Award-winning bluegrass artist Rhonda Vincent says she first learned about someone targeting her fans when the FBI called her husband, who's also her manager.
The FBI special agent asked Vincent if she knew the victim in the case. Though she had met the fan before, she had no idea he was under the impression the two were in a relationship.
"My only thing with that is, if we were having a relationship, wouldn't we at least have dinner," said Vincent.
According to Vincent, the victim even left his wife and came to one of her concerts saying he was there to start a new life with her.
Officials say the scammer had not only convinced the fan of the pair's secret love, but also got him to send thousands of dollars in gift cards and cell phones to an unknown location. They convinced the victim to continue sending money, but would always give an excuse why the pair couldn't meet in person.
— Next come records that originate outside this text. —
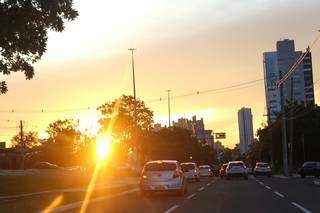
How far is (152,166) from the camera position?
3061 centimetres

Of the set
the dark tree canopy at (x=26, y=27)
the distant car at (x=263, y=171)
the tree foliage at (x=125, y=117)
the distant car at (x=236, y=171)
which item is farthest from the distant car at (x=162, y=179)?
the tree foliage at (x=125, y=117)

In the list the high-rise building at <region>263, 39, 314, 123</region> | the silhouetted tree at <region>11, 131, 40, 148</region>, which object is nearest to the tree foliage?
the high-rise building at <region>263, 39, 314, 123</region>

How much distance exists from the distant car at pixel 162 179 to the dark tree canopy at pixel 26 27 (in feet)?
41.8

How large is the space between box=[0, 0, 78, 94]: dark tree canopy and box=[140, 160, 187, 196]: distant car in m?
12.7

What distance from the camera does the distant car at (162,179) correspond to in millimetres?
29406

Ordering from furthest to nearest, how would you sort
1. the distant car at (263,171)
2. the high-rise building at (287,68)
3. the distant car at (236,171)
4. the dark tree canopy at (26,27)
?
the distant car at (263,171)
the high-rise building at (287,68)
the distant car at (236,171)
the dark tree canopy at (26,27)

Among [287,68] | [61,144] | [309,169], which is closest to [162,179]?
[309,169]

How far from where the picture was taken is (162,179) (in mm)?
29562

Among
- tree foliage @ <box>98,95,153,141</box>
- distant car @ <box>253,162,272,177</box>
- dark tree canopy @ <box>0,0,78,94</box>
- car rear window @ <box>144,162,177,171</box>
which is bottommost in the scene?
distant car @ <box>253,162,272,177</box>

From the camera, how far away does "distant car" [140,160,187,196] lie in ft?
96.5

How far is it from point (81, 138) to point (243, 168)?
78.6 metres

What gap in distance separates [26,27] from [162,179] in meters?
15.0

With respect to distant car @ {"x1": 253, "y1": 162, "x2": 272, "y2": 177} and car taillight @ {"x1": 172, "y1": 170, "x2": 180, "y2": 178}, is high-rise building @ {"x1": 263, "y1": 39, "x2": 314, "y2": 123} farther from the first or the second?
car taillight @ {"x1": 172, "y1": 170, "x2": 180, "y2": 178}

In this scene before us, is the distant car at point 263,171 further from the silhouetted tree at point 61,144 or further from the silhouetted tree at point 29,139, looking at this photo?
the silhouetted tree at point 29,139
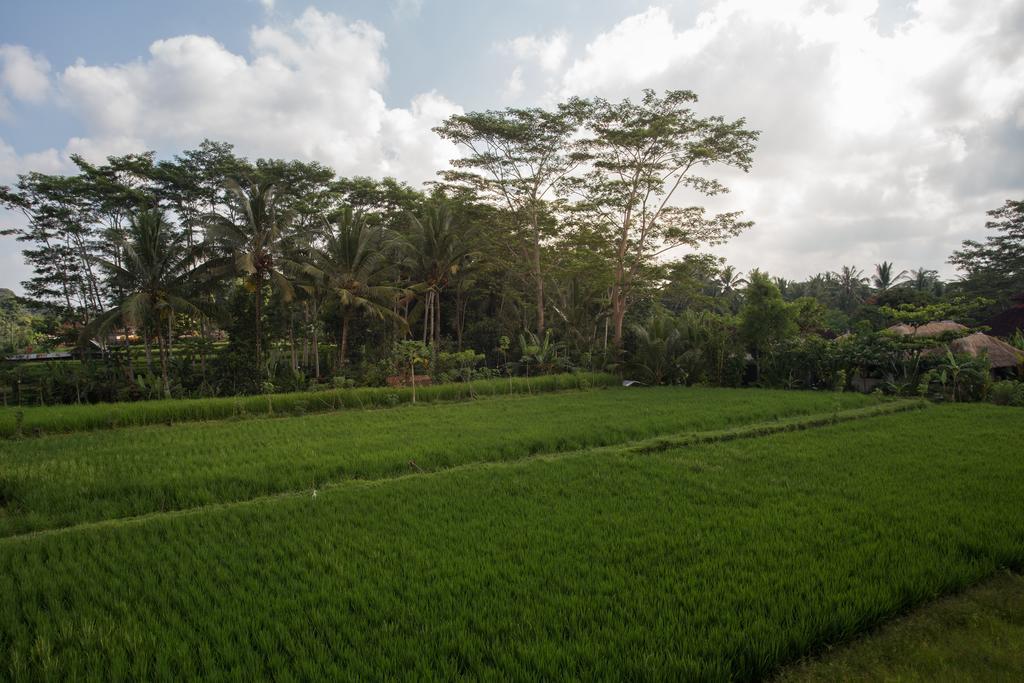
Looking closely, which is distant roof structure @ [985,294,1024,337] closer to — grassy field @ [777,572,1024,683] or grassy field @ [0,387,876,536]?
grassy field @ [0,387,876,536]

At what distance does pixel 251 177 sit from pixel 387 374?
963 centimetres

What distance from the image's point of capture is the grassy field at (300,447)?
19.3ft

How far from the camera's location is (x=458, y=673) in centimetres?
266

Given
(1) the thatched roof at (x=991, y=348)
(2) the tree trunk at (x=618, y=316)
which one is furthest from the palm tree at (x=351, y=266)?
(1) the thatched roof at (x=991, y=348)

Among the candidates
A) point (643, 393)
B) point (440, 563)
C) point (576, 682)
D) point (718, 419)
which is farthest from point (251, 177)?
point (576, 682)

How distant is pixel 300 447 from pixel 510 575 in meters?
5.45

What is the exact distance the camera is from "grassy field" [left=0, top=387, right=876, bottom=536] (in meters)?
5.89

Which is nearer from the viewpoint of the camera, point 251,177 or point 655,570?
point 655,570

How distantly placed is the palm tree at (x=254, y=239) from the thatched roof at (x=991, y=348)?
19.3 meters

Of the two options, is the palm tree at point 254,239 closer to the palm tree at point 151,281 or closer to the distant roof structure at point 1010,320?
the palm tree at point 151,281

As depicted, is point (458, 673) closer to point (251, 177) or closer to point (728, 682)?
point (728, 682)

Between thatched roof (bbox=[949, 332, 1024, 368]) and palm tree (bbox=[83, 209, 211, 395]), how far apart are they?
21.3 meters

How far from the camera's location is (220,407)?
1151cm

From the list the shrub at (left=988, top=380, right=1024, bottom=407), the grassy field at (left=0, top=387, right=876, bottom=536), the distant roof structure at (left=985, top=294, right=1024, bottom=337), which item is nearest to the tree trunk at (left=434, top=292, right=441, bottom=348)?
the grassy field at (left=0, top=387, right=876, bottom=536)
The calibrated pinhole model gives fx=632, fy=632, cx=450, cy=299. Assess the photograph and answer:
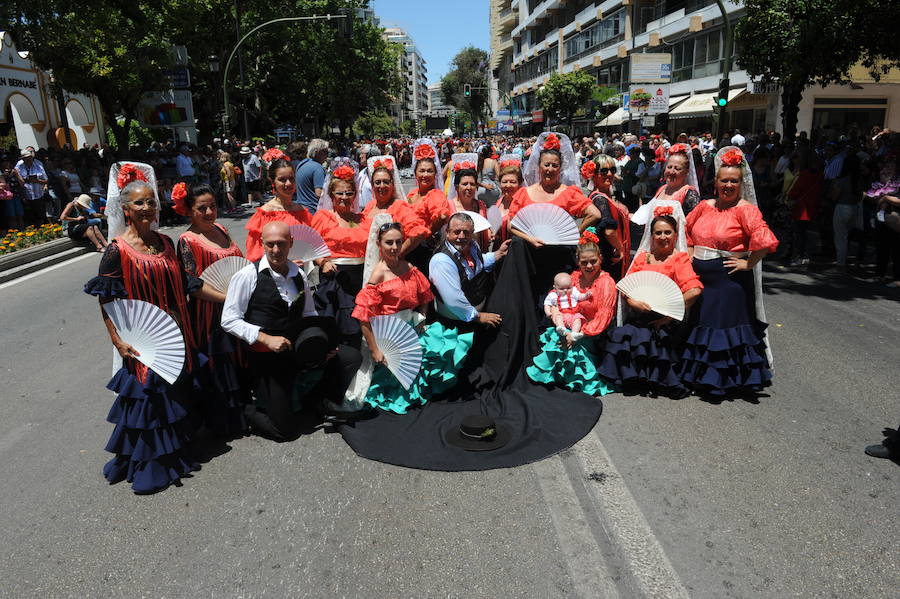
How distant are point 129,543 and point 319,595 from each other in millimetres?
1139

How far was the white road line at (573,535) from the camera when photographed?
2893mm

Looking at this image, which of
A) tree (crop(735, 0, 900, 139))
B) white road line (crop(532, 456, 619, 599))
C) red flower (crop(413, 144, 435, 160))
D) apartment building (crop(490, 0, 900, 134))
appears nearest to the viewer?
white road line (crop(532, 456, 619, 599))

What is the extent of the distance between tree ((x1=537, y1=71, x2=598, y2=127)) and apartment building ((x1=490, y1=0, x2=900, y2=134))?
1677 mm

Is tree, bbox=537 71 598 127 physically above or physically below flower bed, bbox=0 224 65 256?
above

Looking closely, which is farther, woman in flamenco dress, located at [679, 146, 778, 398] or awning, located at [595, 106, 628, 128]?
awning, located at [595, 106, 628, 128]

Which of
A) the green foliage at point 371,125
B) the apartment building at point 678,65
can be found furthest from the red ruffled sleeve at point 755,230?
the green foliage at point 371,125

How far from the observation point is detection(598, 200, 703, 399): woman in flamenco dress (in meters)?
4.91

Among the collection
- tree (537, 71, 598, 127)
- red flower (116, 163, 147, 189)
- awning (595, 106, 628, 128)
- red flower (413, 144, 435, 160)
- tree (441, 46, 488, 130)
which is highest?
tree (441, 46, 488, 130)

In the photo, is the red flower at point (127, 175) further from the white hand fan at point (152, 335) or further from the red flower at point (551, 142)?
the red flower at point (551, 142)

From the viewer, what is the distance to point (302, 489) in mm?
3740

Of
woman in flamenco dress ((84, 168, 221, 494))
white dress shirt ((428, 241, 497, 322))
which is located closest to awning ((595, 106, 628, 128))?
white dress shirt ((428, 241, 497, 322))

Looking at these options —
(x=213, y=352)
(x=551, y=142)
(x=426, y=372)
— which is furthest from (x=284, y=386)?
(x=551, y=142)

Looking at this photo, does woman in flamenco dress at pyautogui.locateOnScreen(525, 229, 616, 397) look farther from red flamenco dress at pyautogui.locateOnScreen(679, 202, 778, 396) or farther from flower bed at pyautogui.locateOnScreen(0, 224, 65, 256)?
flower bed at pyautogui.locateOnScreen(0, 224, 65, 256)

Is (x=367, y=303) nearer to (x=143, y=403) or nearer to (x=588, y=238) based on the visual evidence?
(x=143, y=403)
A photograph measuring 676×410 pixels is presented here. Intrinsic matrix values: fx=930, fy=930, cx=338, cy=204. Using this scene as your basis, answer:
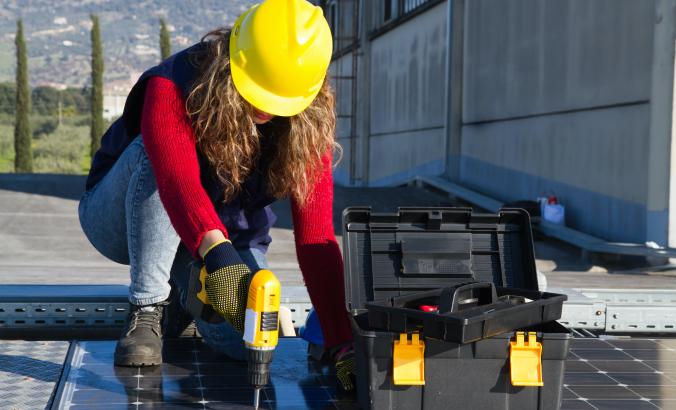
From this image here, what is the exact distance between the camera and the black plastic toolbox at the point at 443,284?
2.38 meters

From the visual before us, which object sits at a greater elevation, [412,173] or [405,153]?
[405,153]

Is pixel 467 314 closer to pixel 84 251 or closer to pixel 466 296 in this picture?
pixel 466 296

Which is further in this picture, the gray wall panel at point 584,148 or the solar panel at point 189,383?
the gray wall panel at point 584,148

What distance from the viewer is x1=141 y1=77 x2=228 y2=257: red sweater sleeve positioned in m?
2.50

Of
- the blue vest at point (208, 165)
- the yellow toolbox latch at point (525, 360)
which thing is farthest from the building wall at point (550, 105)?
the yellow toolbox latch at point (525, 360)

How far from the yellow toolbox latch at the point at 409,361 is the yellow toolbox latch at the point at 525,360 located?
0.76ft

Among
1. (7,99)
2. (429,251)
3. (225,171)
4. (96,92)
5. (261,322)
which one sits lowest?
(261,322)

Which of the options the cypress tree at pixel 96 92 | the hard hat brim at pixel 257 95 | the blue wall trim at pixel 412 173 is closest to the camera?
the hard hat brim at pixel 257 95

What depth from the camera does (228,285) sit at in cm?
230

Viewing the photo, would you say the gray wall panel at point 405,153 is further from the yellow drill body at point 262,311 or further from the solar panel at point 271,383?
the yellow drill body at point 262,311

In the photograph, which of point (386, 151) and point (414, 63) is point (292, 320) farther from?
point (386, 151)

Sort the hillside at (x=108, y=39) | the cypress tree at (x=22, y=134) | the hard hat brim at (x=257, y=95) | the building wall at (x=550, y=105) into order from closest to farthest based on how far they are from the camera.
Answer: the hard hat brim at (x=257, y=95), the building wall at (x=550, y=105), the cypress tree at (x=22, y=134), the hillside at (x=108, y=39)

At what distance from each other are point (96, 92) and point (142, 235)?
118ft

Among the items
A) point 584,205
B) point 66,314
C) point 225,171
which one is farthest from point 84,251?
point 225,171
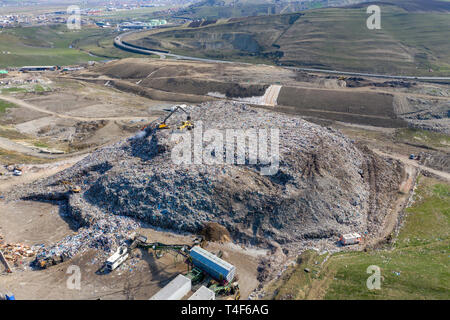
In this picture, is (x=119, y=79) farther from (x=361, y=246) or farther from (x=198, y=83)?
(x=361, y=246)

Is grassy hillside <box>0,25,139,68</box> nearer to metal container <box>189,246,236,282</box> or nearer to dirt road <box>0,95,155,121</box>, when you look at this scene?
dirt road <box>0,95,155,121</box>

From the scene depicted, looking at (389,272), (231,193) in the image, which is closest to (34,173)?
(231,193)

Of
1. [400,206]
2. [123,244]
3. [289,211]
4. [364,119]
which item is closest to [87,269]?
[123,244]

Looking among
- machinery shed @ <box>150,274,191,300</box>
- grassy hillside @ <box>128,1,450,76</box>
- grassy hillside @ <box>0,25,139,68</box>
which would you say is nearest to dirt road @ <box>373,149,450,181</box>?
machinery shed @ <box>150,274,191,300</box>

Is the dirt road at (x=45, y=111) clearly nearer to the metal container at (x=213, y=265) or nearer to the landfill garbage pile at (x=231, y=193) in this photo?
the landfill garbage pile at (x=231, y=193)

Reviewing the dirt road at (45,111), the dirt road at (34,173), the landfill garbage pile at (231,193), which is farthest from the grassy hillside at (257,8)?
the dirt road at (34,173)
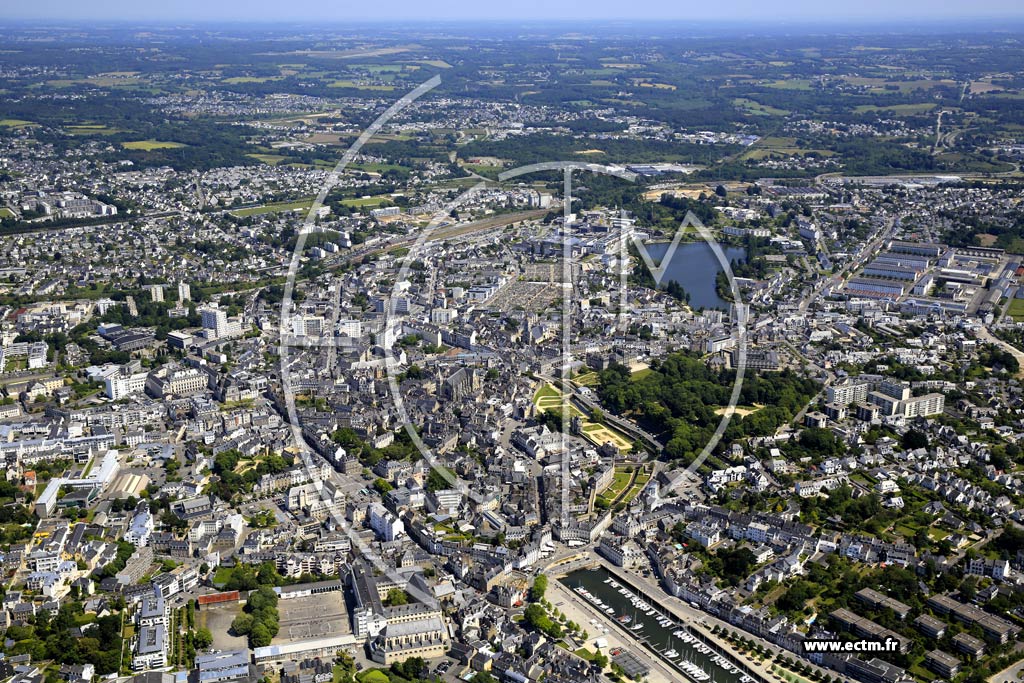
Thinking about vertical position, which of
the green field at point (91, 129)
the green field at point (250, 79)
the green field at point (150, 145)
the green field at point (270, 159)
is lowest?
the green field at point (270, 159)

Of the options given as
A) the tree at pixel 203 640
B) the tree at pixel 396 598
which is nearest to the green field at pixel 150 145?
the tree at pixel 396 598

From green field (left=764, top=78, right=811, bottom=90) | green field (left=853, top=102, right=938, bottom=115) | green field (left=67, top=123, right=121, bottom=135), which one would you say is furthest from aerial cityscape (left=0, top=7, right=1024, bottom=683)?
green field (left=764, top=78, right=811, bottom=90)

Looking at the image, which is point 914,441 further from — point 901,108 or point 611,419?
point 901,108

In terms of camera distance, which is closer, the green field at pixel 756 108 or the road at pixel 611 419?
the road at pixel 611 419

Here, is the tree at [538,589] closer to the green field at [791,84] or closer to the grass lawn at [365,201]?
the grass lawn at [365,201]

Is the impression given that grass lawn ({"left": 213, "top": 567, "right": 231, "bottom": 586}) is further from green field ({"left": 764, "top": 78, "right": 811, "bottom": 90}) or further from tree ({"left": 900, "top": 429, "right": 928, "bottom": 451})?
green field ({"left": 764, "top": 78, "right": 811, "bottom": 90})

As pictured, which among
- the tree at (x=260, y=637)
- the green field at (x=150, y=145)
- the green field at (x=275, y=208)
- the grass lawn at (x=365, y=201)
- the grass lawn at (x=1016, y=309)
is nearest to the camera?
the tree at (x=260, y=637)

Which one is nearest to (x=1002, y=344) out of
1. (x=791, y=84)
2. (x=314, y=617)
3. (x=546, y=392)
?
(x=546, y=392)

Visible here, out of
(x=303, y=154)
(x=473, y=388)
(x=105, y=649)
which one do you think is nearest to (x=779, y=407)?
(x=473, y=388)

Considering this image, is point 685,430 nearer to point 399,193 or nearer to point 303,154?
point 399,193
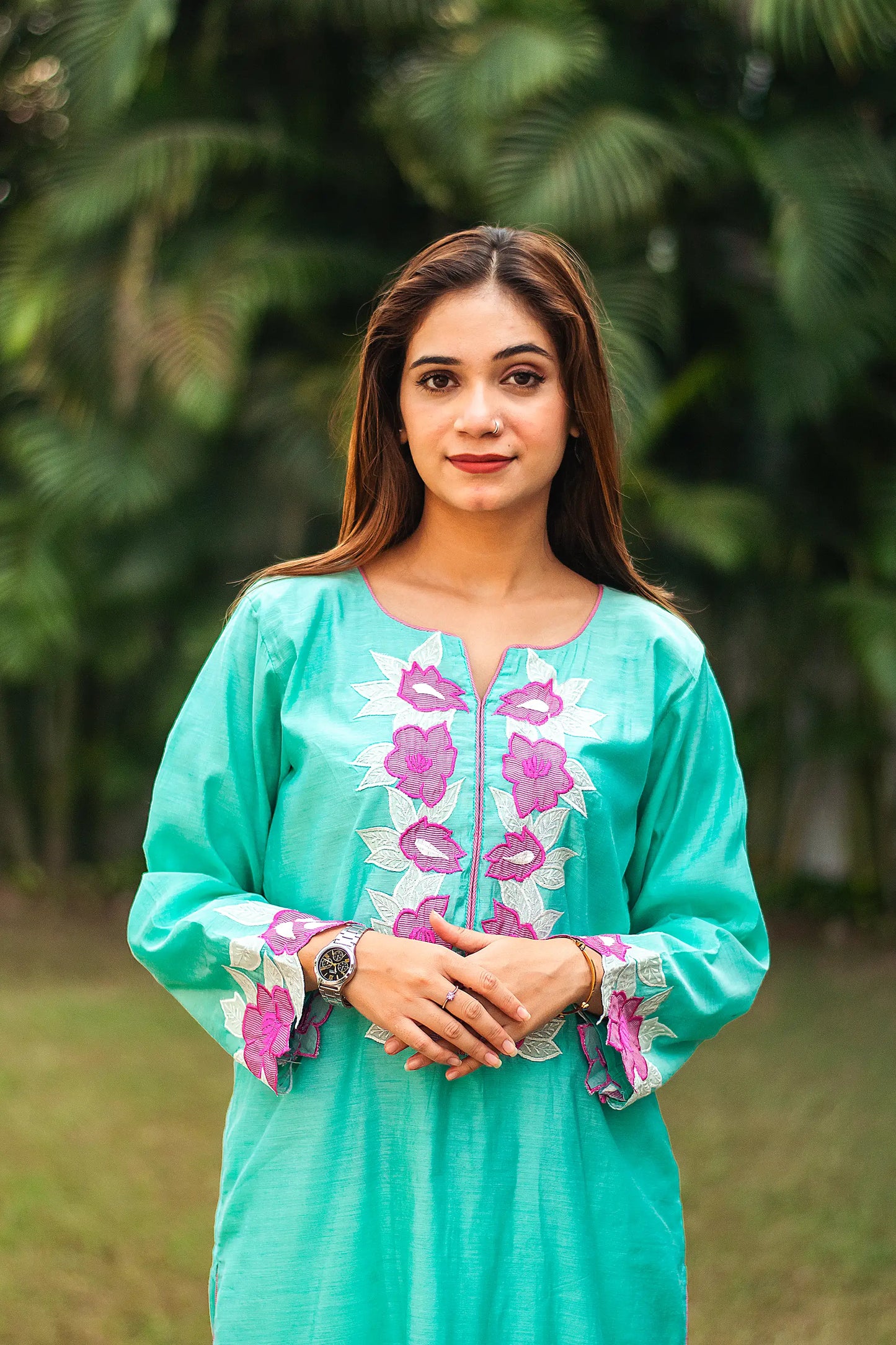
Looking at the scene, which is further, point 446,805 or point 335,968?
point 446,805

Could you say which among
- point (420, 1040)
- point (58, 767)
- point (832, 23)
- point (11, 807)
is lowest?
point (11, 807)

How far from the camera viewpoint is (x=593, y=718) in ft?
5.56

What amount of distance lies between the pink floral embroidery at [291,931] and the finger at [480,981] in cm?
15

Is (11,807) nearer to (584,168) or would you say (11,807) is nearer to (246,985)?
(584,168)

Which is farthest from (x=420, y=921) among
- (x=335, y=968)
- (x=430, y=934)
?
(x=335, y=968)

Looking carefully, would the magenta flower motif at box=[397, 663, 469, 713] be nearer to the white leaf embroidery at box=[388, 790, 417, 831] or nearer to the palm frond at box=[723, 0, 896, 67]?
the white leaf embroidery at box=[388, 790, 417, 831]

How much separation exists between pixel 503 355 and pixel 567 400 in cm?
12

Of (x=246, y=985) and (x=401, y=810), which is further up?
(x=401, y=810)

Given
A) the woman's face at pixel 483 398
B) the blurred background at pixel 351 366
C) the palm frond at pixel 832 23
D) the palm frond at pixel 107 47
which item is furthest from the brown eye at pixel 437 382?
the palm frond at pixel 107 47

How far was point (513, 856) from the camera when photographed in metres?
1.64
"They have pictures of boxes and boxes of gift cards that were sent. If someone is asking you for something like that, just don't believe it," said Vincent.
FBI Special Agent Richard Baer specializes in white collar crime like this. He said scammers have become skilled in creating convincing stories.
"They sit full-time in a lot of different places around the world with information and the interconnection that we all have with social media and the internet. They're targeting people," said Baer.
Baer said gift card transactions or someone asking for money very urgently are all signs that the person on the other end may not be who they say they are. Also, they tend to play on fans or people who seem like they're lonely.
"It can have real negative implications. It might cause strains in personal relationships," he said.
It caused stress for Vincent, who said the victim's ex-wife has contacted her husband repeatedly, asking and accusing Vincent of sending her ex-husband naked photos. She wasn't.
"I am concerned that a wife, a jealous wife that thinks her husband is getting naked photos from me or is leaving her. That concerns me. I think it's getting into a dangerous situation," said Vincent.
Even though Vincent, her husband and the FBI have all told the fan that he had been scammed, he's continuing to talk with the scammer.
She said other fans have also been targeted, a police officer was contacted in a similar manner. A scammer was trying to get the officer's personal information.
"[They] said 'prove what a super fan that you are. We want you to prove it. Send us a check and we'll send you some merchandise. You sell the merchandise and prove to us what a super fan that you are.' He toyed with them for a while and then they kept pushing him for an address, pushing him for an address, and he gave them the address to the police station and they gave up on him after that," she said.